In [235]:
import pandas as pd
from sklearn.metrics.pairwise import cosine_similarity
from sklearn.model_selection import train_test_split
from sklearn.metrics import mean_squared_error
import numpy as np

In [576]:
ratings = pd.read_csv("ratings.csv")
movies = pd.read_csv("movies.csv")

In [272]:
ratings.head()

Unnamed: 0,userId,movieId,rating,timestamp
0,1,1,4.0,964982703
1,1,3,4.0,964981247
2,1,6,4.0,964982224
3,1,47,5.0,964983815
4,1,50,5.0,964982931


In [237]:
from sklearn.model_selection import train_test_split
train_data, test_data = train_test_split(ratings, test_size=0.5, stratify = ratings['userId'], random_state=42)

In [238]:
from pyspark import SparkContext
sc = SparkContext.getOrCreate()

from pyspark.sql import SQLContext
sqlContext = SQLContext(sc)
sqlContext.createDataFrame(test_data)



DataFrame[userId: bigint, movieId: bigint, rating: double, timestamp: bigint]

In [291]:
train_data.to_csv('train.csv')

In [530]:
gold_data = sc.textFile('train.csv')

In [531]:
gold_data.take(5)

[',userId,movieId,rating,timestamp',
 '95565,600,3160,3.5,1237742428',
 '28017,192,266,4.0,835129083',
 '69156,448,3146,4.0,1038736356',
 '55211,367,1,5.0,997811550']

In [532]:
from itertools import islice
gold_data = gold_data.mapPartitionsWithIndex(lambda index,iterator: islice(iterator,1,None) if index==0 else iterator).map(lambda row:row.split(',')).map(lambda row: row[1:4])

=====

### What you need to do
Reproduce the notebook code between "sqlContext.createDataFrame(test_data)" and "train_data.to_csv('train.csv')", inclusive. The items come from a separate source unrelated to the notebook code.

Excerpts of spatial question data:
=====

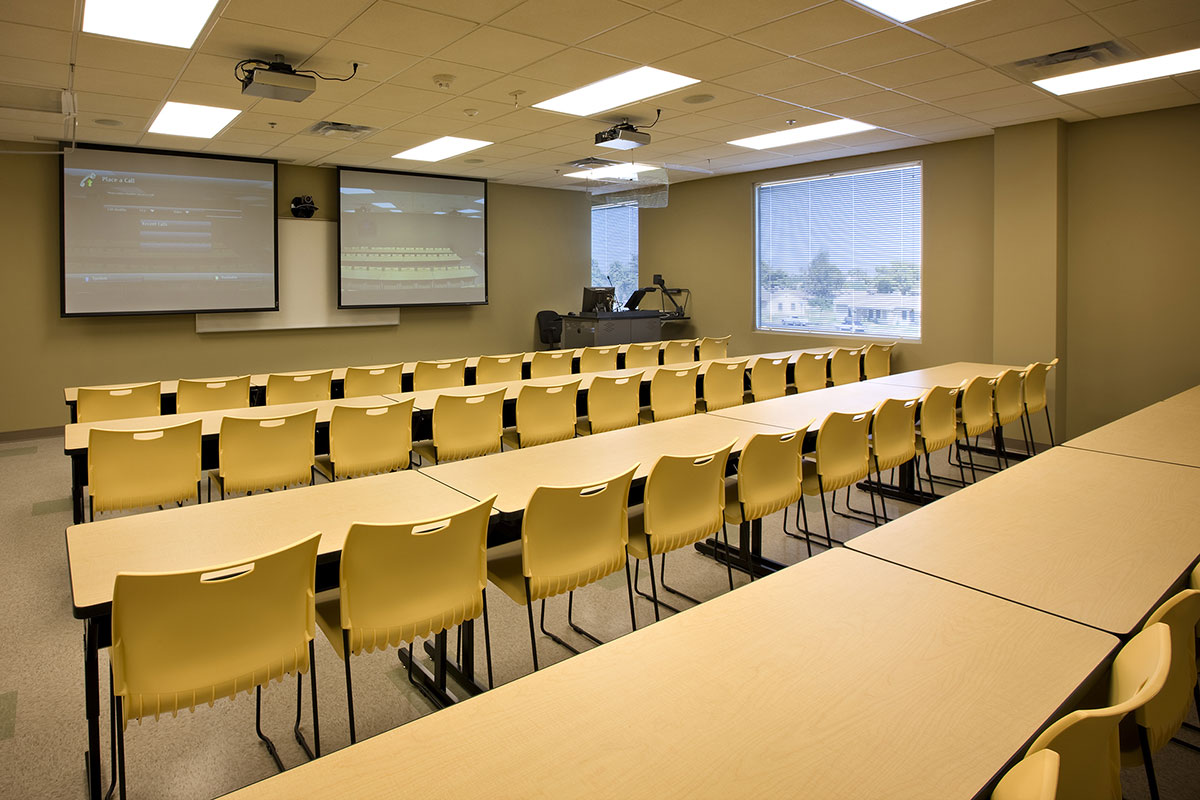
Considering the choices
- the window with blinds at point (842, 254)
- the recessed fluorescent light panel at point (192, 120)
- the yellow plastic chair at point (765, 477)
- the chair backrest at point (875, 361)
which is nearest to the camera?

=====

### Answer in full
sqlContext.createDataFrame(test_data)



DataFrame[userId: bigint, movieId: bigint, rating: double, timestamp: bigint]

In [291]:
train_data.to_csv('train.csv')